I went to a Tesco café yesterday and ordered a burger. They asked me if I
wanted anything on it, and I said: 'Yes - a fiver each way.'

Does anyone have a tooth pick? I had a Tesco burger last night and there's
still a bit between my teeth.

My daughter has always wanted a pony, so I'm buying her a Tesco Quarter
Pounder for her birthday.

I've got some Tesco burgers in the fridge. But'.'.'.'THEY'RE OFFFFFFFFF!

My doctor told me to watch what I eat, so I went out and bought tickets for
the Grand National.

If you think horse meat's bad, wait until you try Tesco's veggie burgers.
They're made of genuine uniQuorn.

Scientist: 'Sir, we've discovered horse meat in your burgers.'
Tesco boss: 'Why the long face?'

I won't eat Tesco burgers. They may be low in fat, but they have a very
high Shergar content.

Tesco are giving treble points on your Clubcard for all burgers and petrol,
starting today. The deal's called Only Fuel and Horses.

What do you call a burnt Tesco burger? Black Beauty.

A motorist gets pulled over by a police officer, who asks him to blow into
a breathalyser. The machine beeps. 'I'm sorry Sir,' says the officer.
'You're over the limit. Can you tell me what you have had tonight?'
'Nothing Officer,' replies the man. 'Just a burger from Tesco.' 'That
explains it,' says the policeman. 'I knew I could smell Red Rum.'

They've found horse meat in Tesco burgers? It's an unbridled disaster.

A Tesco burger walks into a bar. 'A pint please.'
'I can't hear you,' says the barman.
'Sorry' replies the burger. 'I'm a little bit horse.'

I selected some burgers on the Tesco website. And then clicked 'Add to
cart.'

Those Tesco horse burgers were nice, but I prefer My Lidl Pony.

A woman has been taken to hospital after eating Tesco burgers. Her
condition is said to be stable.

I used to work on the Tesco meat counter, but it was like flogging a dead
horse.

Last night I ate a Tesco burger, an Iceland burger and an Aldi burger to
find out which had the best taste. Tesco won by a short head.

I think someone may be sending me death threats. I woke up this morning
with a Tesco burger in my bed.

Have you heard? Now traces of zebra have been found in Tesco barcodes.

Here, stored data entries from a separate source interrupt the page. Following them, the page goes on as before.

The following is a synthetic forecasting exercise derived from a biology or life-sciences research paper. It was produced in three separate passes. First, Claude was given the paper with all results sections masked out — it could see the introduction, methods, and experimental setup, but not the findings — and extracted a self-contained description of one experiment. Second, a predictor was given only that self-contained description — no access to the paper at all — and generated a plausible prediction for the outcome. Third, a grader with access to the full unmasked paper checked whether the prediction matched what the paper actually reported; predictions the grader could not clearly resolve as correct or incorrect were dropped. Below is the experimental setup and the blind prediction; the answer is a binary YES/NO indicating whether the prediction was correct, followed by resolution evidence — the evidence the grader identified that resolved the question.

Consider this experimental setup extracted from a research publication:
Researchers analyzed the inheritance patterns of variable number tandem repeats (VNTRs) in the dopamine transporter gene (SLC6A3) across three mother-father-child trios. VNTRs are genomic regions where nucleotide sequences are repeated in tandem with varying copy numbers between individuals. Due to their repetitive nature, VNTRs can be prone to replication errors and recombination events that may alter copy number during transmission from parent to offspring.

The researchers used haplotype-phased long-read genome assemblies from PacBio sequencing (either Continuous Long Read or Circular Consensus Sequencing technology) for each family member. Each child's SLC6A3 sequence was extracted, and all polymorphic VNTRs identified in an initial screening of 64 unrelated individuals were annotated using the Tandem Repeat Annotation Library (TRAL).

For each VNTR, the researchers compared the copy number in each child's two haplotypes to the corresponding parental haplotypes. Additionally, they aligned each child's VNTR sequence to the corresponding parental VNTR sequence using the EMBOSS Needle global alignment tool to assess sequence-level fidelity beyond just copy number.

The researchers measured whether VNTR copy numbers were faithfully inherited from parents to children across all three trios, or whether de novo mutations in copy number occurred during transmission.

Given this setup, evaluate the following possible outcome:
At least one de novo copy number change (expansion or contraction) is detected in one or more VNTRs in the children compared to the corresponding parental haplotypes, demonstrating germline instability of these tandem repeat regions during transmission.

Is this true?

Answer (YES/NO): NO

I bought an 'award-winning' Tesco burger. I didn't realise they meant it
had won the Cheltenham Gold Cup.

I used to work for Tesco, but I was fired. I got an email about a delivery
of horse meat and I marked it as spam.

Horse meat in Tesco burgers? What are the odds on that?

I tried to take some burgers back to Tesco but they said they wouldn't
accept them. Looks like I'm saddled with them.

Husband: 'I'm so hungry I could eat a horse.'
Wife: 'Why don't you go to Tesco?'

Personally, I think people who don't like eating horse meat are being a bit
blinkered.

Despite the recent news, Tesco says that their beef burger sales remain
stable.

Are you in favour of horse meat in your burgers? Yay or Neigh?

I won't be switching to Tesco Finest burgers. They're so expensive that
buying enough for a big family dinner won't leave you much change from a
pony.

I was going to give up fast food for January, but I fell at the final
hurdle and had a Tesco burger.

Just been to Tesco and bought a bottle of Bacardi, a bottle of Lamb's and
some burgers. So that's white rum, navy rum and Red Rum.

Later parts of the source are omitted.